◆ Exercise instructions:
Read through the lines below and copy the ones holding the string "href".

Saved data entries:
+---+
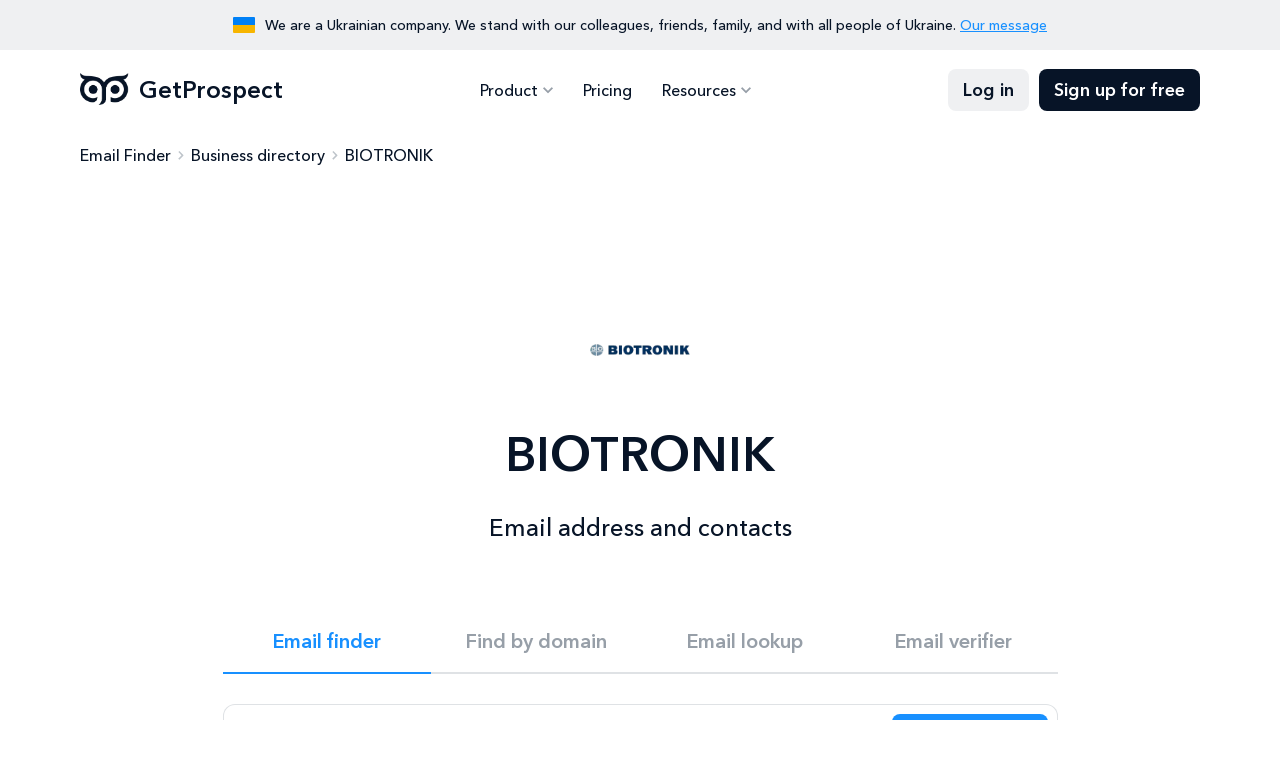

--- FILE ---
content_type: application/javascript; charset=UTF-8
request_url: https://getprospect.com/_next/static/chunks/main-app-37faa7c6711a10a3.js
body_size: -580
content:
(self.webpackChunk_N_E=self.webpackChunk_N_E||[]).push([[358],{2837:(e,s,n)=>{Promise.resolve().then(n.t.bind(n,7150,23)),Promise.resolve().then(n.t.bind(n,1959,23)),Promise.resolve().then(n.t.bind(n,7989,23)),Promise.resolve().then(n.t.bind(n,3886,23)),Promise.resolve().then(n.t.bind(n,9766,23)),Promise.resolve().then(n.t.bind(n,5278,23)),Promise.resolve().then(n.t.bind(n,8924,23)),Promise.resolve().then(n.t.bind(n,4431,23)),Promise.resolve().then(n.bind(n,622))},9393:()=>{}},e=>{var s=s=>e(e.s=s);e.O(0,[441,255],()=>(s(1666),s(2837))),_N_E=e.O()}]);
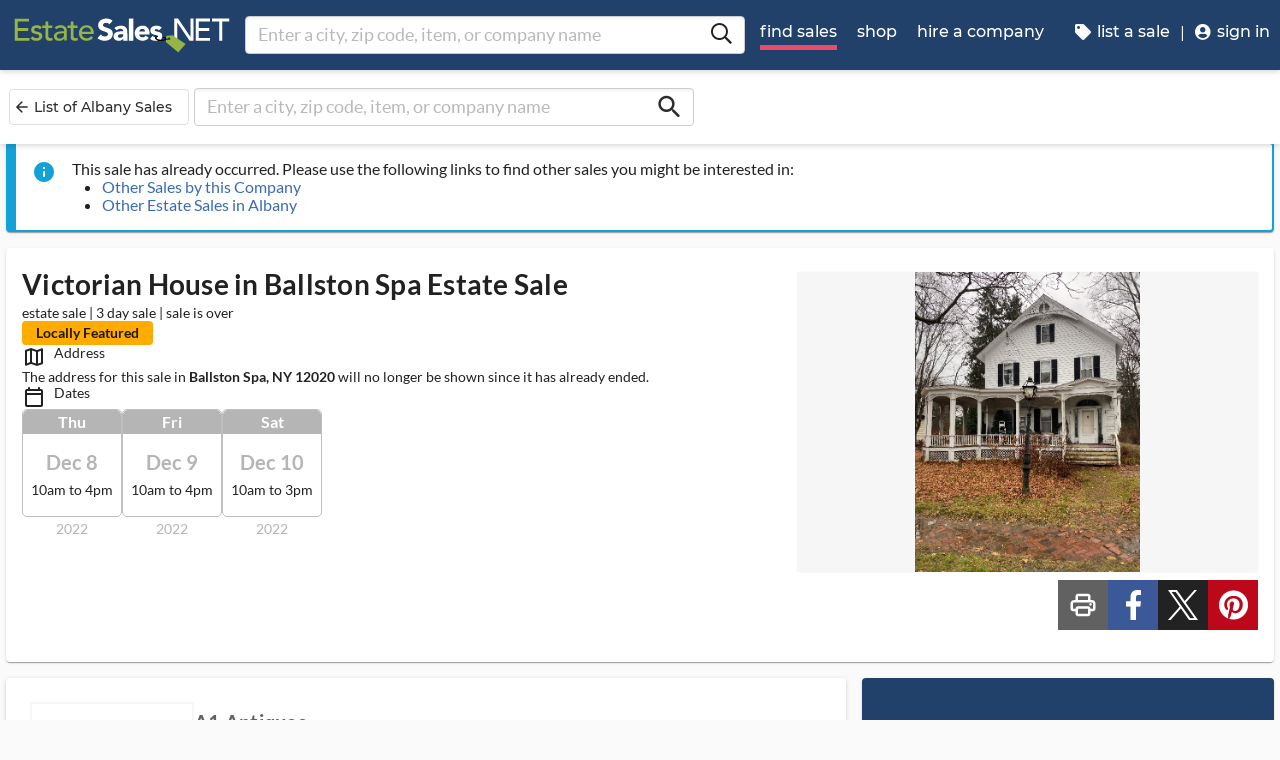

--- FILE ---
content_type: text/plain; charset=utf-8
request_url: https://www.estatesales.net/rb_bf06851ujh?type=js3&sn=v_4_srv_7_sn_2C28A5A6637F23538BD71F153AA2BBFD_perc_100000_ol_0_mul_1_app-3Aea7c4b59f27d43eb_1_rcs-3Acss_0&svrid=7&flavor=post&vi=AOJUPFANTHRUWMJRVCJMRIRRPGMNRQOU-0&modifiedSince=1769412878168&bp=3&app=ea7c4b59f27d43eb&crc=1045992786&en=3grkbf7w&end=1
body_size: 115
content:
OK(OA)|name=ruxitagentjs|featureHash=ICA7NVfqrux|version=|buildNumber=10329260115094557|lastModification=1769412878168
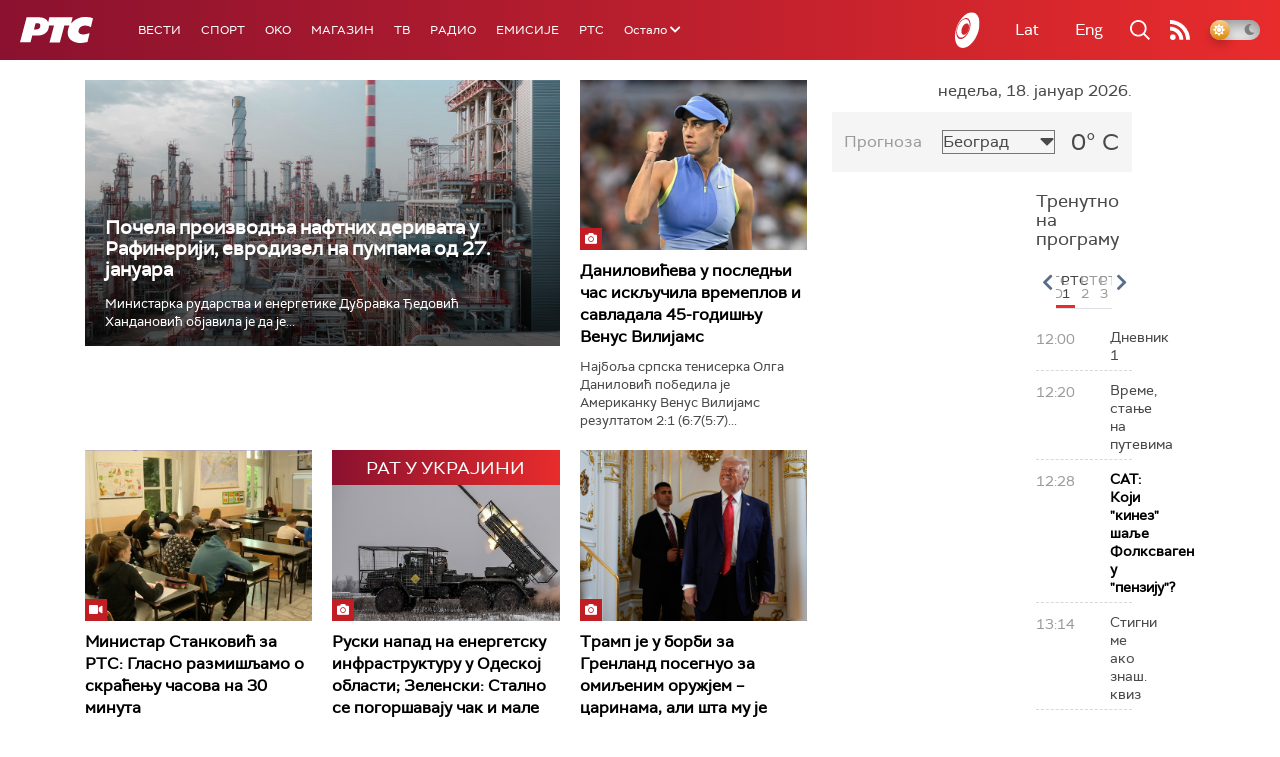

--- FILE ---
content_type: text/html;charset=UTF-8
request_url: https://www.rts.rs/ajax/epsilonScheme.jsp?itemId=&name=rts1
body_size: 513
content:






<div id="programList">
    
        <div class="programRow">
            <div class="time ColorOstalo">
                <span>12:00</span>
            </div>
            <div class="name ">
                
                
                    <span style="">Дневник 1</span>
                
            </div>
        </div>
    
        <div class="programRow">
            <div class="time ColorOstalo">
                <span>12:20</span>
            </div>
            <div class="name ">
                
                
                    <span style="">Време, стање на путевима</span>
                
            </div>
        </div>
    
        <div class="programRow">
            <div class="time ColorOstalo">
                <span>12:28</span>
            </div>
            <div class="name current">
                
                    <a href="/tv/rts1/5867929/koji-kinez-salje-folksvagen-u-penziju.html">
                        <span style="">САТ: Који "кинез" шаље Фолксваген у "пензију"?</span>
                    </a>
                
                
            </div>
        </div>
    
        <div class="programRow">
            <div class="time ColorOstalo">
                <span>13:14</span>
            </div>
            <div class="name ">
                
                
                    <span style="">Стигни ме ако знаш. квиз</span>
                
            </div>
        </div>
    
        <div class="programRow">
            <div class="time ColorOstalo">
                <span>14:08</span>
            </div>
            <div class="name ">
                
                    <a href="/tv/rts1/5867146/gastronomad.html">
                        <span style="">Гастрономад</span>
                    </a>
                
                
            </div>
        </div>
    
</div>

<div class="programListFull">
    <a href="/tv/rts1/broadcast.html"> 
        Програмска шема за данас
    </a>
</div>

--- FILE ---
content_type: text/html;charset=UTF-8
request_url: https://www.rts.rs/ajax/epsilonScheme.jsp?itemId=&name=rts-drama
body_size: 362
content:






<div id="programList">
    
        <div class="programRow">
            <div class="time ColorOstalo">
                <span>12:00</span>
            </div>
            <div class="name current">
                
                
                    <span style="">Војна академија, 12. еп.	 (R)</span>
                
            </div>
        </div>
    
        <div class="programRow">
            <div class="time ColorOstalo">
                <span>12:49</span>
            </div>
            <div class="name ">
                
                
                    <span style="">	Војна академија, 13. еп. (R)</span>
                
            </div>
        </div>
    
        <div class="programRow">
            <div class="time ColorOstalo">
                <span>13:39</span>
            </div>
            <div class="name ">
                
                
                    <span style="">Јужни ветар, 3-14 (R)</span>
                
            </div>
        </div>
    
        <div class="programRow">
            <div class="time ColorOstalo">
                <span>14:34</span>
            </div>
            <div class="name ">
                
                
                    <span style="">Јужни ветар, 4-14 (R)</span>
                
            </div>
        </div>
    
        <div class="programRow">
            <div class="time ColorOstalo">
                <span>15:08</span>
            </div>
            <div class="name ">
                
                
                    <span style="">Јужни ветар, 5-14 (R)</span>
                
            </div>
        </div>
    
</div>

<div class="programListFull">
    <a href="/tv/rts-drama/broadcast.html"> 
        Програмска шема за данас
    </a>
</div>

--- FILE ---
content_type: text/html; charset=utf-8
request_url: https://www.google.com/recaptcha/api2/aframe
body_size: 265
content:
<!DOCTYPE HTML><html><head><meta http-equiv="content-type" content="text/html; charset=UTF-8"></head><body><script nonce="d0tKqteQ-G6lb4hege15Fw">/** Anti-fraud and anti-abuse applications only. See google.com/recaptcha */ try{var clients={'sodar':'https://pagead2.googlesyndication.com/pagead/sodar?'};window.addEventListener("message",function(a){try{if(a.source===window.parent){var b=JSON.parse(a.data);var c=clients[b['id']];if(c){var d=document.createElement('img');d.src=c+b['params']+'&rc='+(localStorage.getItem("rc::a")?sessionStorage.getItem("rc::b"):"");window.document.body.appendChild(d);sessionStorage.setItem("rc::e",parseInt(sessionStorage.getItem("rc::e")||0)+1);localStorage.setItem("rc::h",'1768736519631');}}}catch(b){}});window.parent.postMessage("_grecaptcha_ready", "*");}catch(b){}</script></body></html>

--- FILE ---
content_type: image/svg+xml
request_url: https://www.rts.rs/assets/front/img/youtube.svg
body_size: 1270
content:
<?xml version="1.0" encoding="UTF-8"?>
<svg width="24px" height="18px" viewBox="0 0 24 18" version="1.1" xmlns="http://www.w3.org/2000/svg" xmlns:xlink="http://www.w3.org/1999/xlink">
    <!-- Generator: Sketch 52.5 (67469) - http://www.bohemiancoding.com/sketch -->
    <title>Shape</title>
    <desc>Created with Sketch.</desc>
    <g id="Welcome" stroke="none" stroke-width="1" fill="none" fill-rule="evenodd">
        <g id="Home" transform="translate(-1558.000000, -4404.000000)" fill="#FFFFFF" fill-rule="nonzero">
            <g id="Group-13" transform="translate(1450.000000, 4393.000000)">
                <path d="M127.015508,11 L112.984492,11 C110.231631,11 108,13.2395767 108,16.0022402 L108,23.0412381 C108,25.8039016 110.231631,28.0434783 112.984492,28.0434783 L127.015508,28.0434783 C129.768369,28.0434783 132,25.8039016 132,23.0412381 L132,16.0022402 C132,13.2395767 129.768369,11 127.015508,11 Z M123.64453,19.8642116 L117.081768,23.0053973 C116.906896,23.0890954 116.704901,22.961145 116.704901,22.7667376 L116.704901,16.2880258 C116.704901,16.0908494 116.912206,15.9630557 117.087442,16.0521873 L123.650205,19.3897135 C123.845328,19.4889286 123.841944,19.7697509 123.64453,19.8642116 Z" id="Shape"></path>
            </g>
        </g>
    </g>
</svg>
+---+
◆ Written solution:
                    <a href="/tv/rts1/5867929/koji-kinez-salje-folksvagen-u-penziju.html">
                    <a href="/tv/rts1/5867146/gastronomad.html">
    <a href="/tv/rts1/broadcast.html"> 
    <a href="/tv/rts-drama/broadcast.html"> 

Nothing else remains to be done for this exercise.